The IDD, which replaces the Insurance Mediation Directive, aims to enhance consumer protection when buying insurance and to support competition between insurance distributors by creating a level playing field.
It is possible that some of its measures around disclosure may impact on employee benefits but we are still in the process of getting legal advice on this matter. You can rest assured that we will be in touch with you if this does turn out to be the case but there is currently no great cause for anxiety as we are not expecting the implications to be major.
Of perhaps greater relevance to employers is the fact that they are well placed to enlighten their employees on how the IDD and other regulatory changes are likely to assist with their purchasing of individual ‘general insurance’ policies such as motor, household and travel insurance.
Employers who are proactive in going the extra mile to impart such information should engender loyalty, which is only likely to benefit the overall recruitment and retention jigsaw.
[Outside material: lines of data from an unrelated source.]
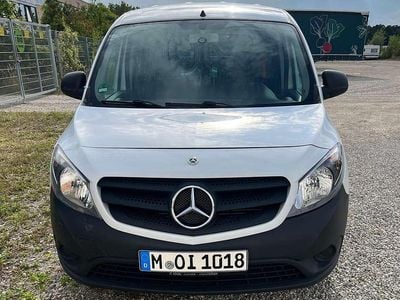 Mercedes Citan 109
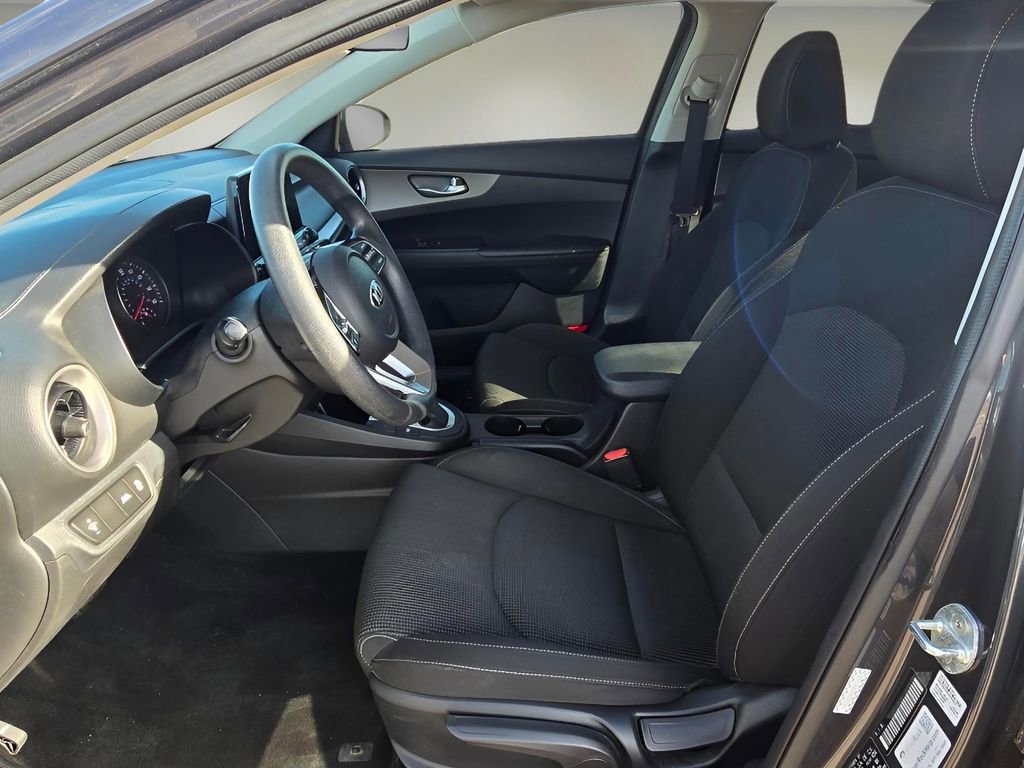 Used 2021 Kia Forte LXS image 9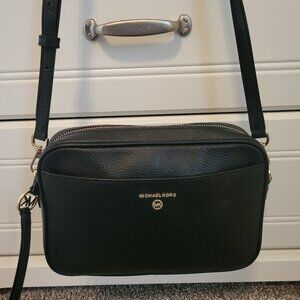 Michael Kors Jet Set Charm Large East/West Camera Crossbody Bag Pebbled Leather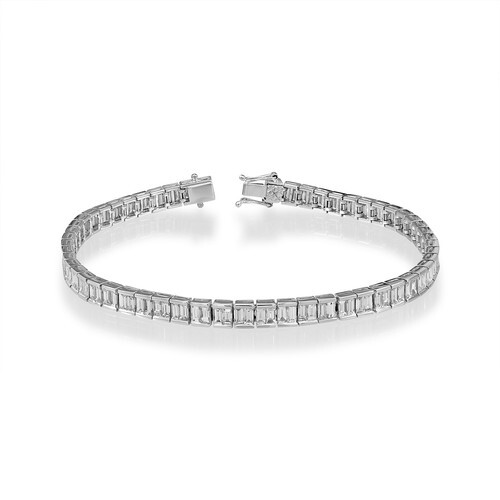 Diamond bracelet set with 5.53ct. diamonds. This Diamond Lin...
By helping to save employees money on their insurance purchases they are also helping to safeguard against financial stress – which is one of the most common causes of workplace stress.
The IDD’s overarching ‘Customers’ best interest’ principle requires that distributors ‘Must always act honestly, fairly and professionally in accordance with the best interests of their customers.’ Furthermore, they must be able to actually demonstrate they are doing so.
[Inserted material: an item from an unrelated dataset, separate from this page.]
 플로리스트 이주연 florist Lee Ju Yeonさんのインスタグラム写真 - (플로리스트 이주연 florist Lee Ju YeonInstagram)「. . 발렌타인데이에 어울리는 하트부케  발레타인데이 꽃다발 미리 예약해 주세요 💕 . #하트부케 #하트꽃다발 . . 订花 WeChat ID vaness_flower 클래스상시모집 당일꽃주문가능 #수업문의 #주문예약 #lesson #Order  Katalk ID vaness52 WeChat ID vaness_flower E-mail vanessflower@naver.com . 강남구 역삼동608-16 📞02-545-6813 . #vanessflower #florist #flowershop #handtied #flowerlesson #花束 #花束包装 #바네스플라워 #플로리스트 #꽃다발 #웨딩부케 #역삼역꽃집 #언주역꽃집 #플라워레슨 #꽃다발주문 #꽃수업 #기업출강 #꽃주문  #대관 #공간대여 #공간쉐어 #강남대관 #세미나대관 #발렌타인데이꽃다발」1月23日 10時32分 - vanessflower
The directive includes significant up-front disclosure rules that firms distributing non-investment insurance products will have to make.
These include providing pre-sale information ‘in good time’ before the conclusion of an investment contract, and being clear on the nature and basis of the remuneration they receive – which includes the disclosure of any relevant financial incentive schemes.
Firms must also have measures in place to identify and prevent conflicts of interest, confirm whether they provide a personal recommendation or not and, if cross-selling in a situation where insurance is the primary product, inform the client whether it is possible to buy the elements of the package separately, including the costs and charges of each element.
If such measures sound like the continuation of a somewhat familiar theme this is because the IDD is coming into effect at a time when the Financial Conduct Authority (FCA) has already been placing increased focus on consumer protection with insurance.
For example, in April 2017 it introduced rules intended to increase transparency and engagement in general insurance renewals.
These require firms to disclose last year’s premium at each renewal, so it is easily compared with the new premium offered, and to encourage consumers to check their cover and shop around for the best deal at each renewal.
Firms are also required to identify consumers who have renewed four or more consecutive times and give them an additional message encouraging them to shop around.
A common theme running through the IDD and other new insurance regulations is that they aim to put buyers in a position to make better decisions. Consumers are therefore now more empowered than ever before.
Employers should highlight this to their employees and could do worse than actually give them a gentle nudge in the direction of shopping around to get the best deal.
Indeed, those offering travel insurance via voluntary schemes can even ensure employees get the optimum deals by selecting the best value products on their behalf. They can also save employees’ NI by offering the cover via salary sacrifice.
Content correct at time of writing and is intended for general information only and should not be construed as advice.